お墓について

今主人は、「高照院啓発一騎居士」という戒名で、文京区の護国寺に眠っています。高森家が護国寺の檀家だったわけではないのですが、主人にふさわしいお墓は? と考えに考えて、護国寺に決めたのでした。もともと高森家はキリスト教徒で、代々のお墓は横浜の先の久保山という所にありますが、主人自身は洗礼を受けておらず、宗派へは特にこだわりをもっていないのを分かっていましたから、私の独断でした。でも、護国寺に決めるまでは、心の休まることはありませんでした。

どこのお寺にも属していないお墓選びは、なかなか難しく、だいたい東京のお寺さんに"空"の墓地を見つけること自体が困難だったのです。主人にふさわしい場所という、曖昧かつ広範囲な願望から、的を絞れなかったという理由もあります。都内でなければ頻繁に行けなくなるのではないかしら、という危惧もありました。それは私にとって、望ましくないことでしたので、どうしても都内に探し当てたいと切望したのです。加えて、後々のことを考えると(それは私の死後を含めて)、主人を慕ってくれるファンの方たちの墓参りもうれしい期待でしたから、都内以外は考えられなかったのでした。浅草や上野等、交通の便が良く、名のあるお寺さんにあたりましたが、マンション型のお墓であったり、檀家に入りこむのは無理な状況と知らされたり、なかなか決定しなかったのです。

しかし、一周忌までには、どんなに遅くても建立しなければ、残された者としての責任を果たせません。そして、最初から頭の隅にありながら、どうせ駄目だろうと答えを出してしまって行動に出なかった"護国寺"が、あらためて私の内で色濃くなったのです。駄目でもともと、と期待をせずにかけた電話でした。「空いている墓地ですか、ありますよ」という応答に、本当ですか? と小躍りして、すぐに車を走らせたのです。主人のお墓に見合ういくつかの条件が、私なりにありました。その一つは、墓参りしてくださる方々の便宜上、最寄りの駅から近い場所であること、二つ目は、無縁仏の後の場所や、いわく付きの場所ではないこと。加えて、これがいちばん大事なことですが、お寺さんと主人とのかかわりがあること、そこに主人のお墓を作る意味合いがあること、これが決定打です。

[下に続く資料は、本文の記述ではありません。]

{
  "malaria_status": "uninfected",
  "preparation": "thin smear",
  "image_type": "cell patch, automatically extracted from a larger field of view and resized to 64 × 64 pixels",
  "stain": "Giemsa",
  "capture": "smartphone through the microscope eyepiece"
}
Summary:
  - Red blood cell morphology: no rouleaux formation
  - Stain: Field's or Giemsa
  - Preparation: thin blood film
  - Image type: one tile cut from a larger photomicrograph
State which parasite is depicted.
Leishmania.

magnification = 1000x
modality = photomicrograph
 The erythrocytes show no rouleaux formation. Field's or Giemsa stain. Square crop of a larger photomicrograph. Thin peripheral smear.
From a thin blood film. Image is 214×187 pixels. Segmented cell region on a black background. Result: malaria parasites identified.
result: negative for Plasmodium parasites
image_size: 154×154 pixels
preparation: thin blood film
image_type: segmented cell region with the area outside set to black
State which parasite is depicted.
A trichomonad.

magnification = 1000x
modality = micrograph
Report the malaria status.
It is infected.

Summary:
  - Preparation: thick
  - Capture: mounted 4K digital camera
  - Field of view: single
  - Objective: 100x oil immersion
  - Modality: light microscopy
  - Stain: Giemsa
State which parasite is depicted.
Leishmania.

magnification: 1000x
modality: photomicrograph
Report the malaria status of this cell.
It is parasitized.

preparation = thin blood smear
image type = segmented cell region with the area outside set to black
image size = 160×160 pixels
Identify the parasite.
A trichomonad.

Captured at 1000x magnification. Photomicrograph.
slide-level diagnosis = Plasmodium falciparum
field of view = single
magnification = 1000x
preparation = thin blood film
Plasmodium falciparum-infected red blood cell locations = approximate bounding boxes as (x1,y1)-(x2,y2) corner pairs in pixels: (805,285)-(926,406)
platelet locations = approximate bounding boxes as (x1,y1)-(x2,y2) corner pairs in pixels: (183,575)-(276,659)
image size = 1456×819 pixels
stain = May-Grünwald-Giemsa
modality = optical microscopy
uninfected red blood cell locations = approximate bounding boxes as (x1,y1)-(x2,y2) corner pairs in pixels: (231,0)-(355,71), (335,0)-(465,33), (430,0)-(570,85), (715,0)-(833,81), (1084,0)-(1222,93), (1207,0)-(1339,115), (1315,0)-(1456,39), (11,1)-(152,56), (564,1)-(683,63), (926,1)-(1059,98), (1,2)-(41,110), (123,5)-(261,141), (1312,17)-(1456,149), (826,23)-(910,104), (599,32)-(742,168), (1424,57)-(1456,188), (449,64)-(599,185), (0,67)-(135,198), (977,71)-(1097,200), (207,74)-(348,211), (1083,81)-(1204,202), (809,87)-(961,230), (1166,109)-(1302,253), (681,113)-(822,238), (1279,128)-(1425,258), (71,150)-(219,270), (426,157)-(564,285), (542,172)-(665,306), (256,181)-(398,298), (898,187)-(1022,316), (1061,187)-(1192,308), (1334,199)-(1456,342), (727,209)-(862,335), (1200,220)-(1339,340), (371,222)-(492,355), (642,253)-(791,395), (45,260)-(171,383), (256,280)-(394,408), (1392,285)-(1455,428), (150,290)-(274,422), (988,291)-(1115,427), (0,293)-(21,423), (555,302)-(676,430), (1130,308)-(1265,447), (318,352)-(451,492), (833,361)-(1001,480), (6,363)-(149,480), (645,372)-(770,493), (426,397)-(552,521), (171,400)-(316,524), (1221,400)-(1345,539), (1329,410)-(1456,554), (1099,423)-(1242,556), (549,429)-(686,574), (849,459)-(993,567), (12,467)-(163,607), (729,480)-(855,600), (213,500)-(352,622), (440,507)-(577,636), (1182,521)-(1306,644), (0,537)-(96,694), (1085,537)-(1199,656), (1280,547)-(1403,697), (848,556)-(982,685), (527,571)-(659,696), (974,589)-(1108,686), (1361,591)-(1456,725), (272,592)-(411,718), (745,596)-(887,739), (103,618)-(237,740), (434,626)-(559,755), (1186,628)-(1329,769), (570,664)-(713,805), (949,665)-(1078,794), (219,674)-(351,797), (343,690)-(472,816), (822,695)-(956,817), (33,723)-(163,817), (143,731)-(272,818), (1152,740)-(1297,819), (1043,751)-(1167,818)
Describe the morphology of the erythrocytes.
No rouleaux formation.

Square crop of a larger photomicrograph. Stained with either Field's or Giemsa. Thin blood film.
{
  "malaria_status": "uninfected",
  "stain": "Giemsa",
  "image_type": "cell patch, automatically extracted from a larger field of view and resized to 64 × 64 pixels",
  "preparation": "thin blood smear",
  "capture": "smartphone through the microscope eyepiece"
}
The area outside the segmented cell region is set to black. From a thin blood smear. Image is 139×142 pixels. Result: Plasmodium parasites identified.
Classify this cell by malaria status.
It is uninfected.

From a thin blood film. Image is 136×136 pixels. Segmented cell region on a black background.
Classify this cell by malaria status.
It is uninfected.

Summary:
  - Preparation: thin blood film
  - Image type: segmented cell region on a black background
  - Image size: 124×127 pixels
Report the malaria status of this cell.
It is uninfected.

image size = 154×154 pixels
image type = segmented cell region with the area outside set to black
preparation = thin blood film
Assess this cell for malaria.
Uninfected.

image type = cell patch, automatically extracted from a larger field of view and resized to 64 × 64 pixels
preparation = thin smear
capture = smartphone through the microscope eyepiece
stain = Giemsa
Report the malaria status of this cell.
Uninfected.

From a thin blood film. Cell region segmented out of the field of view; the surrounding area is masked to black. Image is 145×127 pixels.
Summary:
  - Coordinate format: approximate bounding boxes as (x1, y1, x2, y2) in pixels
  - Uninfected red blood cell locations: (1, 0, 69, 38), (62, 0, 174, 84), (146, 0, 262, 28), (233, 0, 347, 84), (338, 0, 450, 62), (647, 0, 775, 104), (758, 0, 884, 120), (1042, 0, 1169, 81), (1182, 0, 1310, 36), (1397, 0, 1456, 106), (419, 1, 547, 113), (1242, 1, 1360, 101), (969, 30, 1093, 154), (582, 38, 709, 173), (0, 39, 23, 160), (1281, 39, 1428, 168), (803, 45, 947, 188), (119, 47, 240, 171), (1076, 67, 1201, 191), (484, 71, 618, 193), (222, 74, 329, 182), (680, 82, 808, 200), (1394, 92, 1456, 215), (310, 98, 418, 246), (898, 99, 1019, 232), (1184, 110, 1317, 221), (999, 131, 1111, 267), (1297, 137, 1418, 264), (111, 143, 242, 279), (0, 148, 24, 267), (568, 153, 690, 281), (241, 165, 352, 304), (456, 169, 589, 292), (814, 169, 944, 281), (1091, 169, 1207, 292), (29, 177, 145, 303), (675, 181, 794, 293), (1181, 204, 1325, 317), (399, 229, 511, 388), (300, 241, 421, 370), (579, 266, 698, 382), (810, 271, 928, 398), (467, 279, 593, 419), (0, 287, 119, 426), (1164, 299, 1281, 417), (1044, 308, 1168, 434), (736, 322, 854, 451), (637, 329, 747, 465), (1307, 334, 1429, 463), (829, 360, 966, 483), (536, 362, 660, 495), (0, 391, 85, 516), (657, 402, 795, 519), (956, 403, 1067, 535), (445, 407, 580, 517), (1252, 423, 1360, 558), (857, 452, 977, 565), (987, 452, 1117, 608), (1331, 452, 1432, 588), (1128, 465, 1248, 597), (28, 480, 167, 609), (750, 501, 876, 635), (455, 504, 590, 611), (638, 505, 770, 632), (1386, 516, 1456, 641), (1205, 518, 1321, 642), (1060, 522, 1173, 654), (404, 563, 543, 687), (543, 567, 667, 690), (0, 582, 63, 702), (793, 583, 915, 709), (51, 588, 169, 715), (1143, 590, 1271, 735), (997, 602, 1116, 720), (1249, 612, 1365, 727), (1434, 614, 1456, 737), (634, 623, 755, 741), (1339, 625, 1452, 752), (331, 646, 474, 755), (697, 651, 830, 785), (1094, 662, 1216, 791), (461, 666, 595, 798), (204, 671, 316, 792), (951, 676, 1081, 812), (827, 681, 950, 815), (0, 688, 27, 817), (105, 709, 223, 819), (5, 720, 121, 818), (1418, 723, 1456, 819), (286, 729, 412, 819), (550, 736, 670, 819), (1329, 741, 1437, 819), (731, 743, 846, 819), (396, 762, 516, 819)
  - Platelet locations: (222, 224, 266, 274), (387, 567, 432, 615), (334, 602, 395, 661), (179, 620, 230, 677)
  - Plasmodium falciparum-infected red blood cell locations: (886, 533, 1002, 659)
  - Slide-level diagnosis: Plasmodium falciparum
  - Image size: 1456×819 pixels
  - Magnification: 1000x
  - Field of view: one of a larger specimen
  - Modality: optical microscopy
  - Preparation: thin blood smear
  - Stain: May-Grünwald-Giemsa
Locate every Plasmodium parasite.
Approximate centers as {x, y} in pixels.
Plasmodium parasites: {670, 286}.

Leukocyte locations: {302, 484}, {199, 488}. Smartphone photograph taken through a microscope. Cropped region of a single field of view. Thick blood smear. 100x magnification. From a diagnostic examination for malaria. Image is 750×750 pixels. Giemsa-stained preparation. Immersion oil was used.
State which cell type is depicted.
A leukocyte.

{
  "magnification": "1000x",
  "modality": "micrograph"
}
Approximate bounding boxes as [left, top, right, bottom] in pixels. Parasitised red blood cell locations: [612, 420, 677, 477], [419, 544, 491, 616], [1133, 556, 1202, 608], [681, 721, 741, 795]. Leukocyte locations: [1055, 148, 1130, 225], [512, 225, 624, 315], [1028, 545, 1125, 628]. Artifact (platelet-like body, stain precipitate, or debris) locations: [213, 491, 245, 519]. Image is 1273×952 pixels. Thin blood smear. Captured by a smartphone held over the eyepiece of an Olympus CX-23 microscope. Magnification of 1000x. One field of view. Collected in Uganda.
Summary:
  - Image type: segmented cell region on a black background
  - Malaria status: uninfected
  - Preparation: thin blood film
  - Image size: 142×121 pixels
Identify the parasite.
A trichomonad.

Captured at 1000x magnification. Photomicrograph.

高速を降り、護国寺の山門を入る左側に、地下鉄の「護国寺」という駅がありました。第一関門クリアーです。そして、案内されたその空き地は、護国寺が墓地用に増設した、という説明でした。本堂よりは下方でしたが、護国寺自体が丘というか小山に建っているため、その空き地から山門に続く参道が見渡せました。そして、いつもの癖で空を仰ぎ、ぐるりと反転して、音羽の森の木立に目をとめた時でした。厚く重い雲の層が割れて、そこから茜色の太陽の光が、まるでスポットライトのように直線に私と墓地にさしたのです。 その光の直線は、まるで何かの啓示のように私には感じられました。わあーと感嘆の溜め息をつきながら前方を見ると、なんと眼下に見えるのは、講談社ではありませんか。私の脳裏に、講談社を仰ぎ見るシーンで絶筆となった『男の星座』が浮かび、作中の主人自身の思いが胸に迫ってきました。

ここです、ここです。ここに決めます。

ここ以外に、主人にふさわしいお墓の場所はありません。即座に私は決めたのでした。加えて余談ですが、護国寺には茶道の会があり、定期的に催されるお茶席には、和服姿のきれいどころが集まるので、主人の目の保養になるのでは……とも思いました。やがて予定どおり、一周忌までにお墓を建立し、納骨することができたのです。講談社の野間社長のお墓も護国寺にあると聞いたのは、その後のことでした。

そして、もっと驚いたのは『あしたのジョー』の作中に、「力石の墓参りに護国寺へ行ってきた」というジョーのセリフを見つけた時でした。不思議な感動が湧きました。お墓の話など、一度もしたことのない私たち夫婦です。本人の意見も聞かずに決めてしまった不安を、ずっといだいていたのですが、主人の遺志に導かれていたのだという確証を得た感がありました。